If you haven’t considered how the environmental impact of your workplace affects the planet and climate change but also your employees’ wellbeing, now is the time to think about it. We know that climate change is a real issue facing all of us, and there are positive ways that organisations can get on board to both help their bottom line, and their employees’ wellbeing.

There are many reasons why a green workplace can have a positive impact on mental health.

Recruitment: A focus on green working environments is a popular aspect for many job hunters, which means you can attract quality staff and also retain staff who are happy, healthy and productive.

Morale: Getting staff involved with green-ing your workplace makes them feel like they’re making a positive contribution to the planet, their work environment and the organisation. This is a great morale boost!

Organisational Values: Aligning your work environment with your business/organisation values shows integrity from a top-down level, that can be reflected through your employees work ethic.

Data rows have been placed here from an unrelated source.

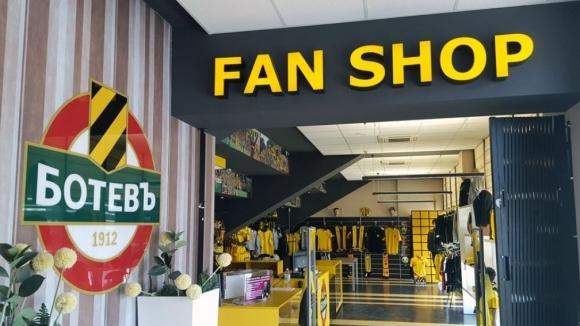 Клубният магазин на Ботев (Пд) с променено работно време
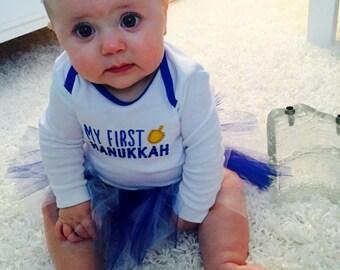 Baby's first Hanukkah 5 piece set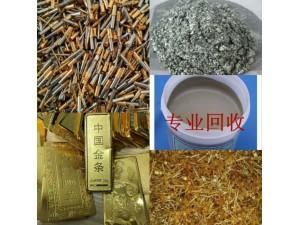 宁乡城区及乡镇正规回收黄金首饰的公司 高价回收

Productivity: Research has found that contrary to the idea that environmentalism hurts economic performance, a new UCLA-led study reported that voluntarily adopt international “green” practices and standards have employees who are 16 percent more productive than the average. While productivity as a concept doesn’t necessarily connect to the positive mental health of employees, employees in green organisations are more motivated, receive more training, and benefit from better interpersonal relationships. There are all pretty good for your mental health.

 

What Can You Do?

Fresh air: Adding plants to the working environment will create cleaner air to breathe, resulting in healthier employees. Plants absorb indoor air pollution and increase oxygen – NASA has released their own list of the best indoor plants.

Establish a Green Team: Maybe they’re part of your Health and Safety Committee, or maybe they stand alone, but having a group of people dedicated to determining how to best introduce green initiatives in the workplace shows commitment and support through empowering staff to get involved.

Commit: If a green focus is something that reflects your organisation’s values, say so. Talk about the commitment you have to make a positive environmental and mental impact in your values and mission.

Make it easy: If there are ways of supplying resources within your organisation in a sustainable way, prioritise that. Whether that’s the toilet paper you use, your energy company, the tea and coffee; what changes can you make to show your staff that you’re committed. This also means that your staff are giving back without changing any habits, but it’s still a step toward change.

Build it in: To take sustainability past just using the recycling bin in the kitchen (or, perhaps to also encourage that!), build it into as many aspects of work life as you can. Position descriptions, regular meetings, organisational updates, performance management plans, and KPIs.